--- Begin Records provided ---
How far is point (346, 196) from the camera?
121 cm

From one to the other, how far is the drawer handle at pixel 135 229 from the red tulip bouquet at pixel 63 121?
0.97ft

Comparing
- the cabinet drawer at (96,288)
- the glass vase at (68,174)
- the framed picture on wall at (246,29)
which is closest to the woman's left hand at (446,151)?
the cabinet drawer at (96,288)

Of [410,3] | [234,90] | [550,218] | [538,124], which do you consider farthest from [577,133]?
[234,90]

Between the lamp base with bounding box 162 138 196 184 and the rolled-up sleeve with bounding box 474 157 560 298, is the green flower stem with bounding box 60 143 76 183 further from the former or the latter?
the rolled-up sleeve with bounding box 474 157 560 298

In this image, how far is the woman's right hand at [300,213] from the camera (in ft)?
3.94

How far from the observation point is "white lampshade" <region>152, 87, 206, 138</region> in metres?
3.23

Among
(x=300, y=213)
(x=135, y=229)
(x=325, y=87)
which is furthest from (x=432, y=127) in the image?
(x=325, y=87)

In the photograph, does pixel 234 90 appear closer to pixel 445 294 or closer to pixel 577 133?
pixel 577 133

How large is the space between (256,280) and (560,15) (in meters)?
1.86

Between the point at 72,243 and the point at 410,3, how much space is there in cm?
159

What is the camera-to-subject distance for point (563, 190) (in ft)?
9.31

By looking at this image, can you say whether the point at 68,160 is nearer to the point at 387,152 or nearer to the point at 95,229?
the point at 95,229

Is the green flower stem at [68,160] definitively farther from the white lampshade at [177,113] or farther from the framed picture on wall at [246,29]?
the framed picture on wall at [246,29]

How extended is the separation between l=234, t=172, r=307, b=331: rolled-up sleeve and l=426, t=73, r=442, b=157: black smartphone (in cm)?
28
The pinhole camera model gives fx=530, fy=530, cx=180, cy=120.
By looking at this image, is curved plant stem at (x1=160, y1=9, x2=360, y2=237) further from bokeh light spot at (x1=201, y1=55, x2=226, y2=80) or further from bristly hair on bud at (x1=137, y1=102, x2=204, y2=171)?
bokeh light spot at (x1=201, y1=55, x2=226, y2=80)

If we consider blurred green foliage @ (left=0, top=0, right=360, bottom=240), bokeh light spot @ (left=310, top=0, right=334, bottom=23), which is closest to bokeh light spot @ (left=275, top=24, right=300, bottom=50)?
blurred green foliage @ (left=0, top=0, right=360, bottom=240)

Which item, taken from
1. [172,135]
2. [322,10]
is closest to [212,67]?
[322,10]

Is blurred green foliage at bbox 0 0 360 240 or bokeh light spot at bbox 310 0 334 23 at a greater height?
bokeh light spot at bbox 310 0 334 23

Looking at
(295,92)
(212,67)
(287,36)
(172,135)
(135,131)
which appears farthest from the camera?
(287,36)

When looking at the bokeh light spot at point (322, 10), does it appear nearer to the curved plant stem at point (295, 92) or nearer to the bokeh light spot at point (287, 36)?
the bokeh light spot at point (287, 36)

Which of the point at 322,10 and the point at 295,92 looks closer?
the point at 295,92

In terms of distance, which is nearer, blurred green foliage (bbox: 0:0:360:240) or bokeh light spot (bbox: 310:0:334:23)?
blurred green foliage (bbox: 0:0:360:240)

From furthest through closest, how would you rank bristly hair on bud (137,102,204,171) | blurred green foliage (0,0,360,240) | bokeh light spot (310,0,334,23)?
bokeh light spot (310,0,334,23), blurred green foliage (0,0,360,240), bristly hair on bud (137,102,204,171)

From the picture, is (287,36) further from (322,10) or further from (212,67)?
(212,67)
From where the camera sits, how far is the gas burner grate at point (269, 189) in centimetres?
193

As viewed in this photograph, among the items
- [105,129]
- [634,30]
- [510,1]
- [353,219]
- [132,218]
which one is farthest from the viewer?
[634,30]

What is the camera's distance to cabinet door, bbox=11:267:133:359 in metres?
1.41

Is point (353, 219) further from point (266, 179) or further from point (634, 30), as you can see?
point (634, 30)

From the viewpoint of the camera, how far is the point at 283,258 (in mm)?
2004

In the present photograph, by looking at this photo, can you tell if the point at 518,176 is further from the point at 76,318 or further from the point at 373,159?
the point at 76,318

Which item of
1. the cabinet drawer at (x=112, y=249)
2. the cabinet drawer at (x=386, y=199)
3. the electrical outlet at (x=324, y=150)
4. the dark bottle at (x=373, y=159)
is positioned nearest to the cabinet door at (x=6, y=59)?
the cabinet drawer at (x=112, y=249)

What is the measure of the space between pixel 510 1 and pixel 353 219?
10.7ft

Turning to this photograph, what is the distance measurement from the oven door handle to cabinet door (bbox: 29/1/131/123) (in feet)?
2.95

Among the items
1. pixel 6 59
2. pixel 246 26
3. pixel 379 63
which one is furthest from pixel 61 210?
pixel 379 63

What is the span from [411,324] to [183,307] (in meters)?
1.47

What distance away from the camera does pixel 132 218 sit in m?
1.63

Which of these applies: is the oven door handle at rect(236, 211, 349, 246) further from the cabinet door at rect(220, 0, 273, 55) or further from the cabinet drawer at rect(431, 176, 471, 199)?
--- End Records provided ---
■ Problem requirements ■
Collect every line of the items above that contains the word "sleeve", matching case exactly.

■ Problem solution ■
Between the lamp base with bounding box 162 138 196 184 and the rolled-up sleeve with bounding box 474 157 560 298, is the green flower stem with bounding box 60 143 76 183 further from the former or the latter?
the rolled-up sleeve with bounding box 474 157 560 298
How extended is the separation between l=234, t=172, r=307, b=331: rolled-up sleeve and l=426, t=73, r=442, b=157: black smartphone (in cm)?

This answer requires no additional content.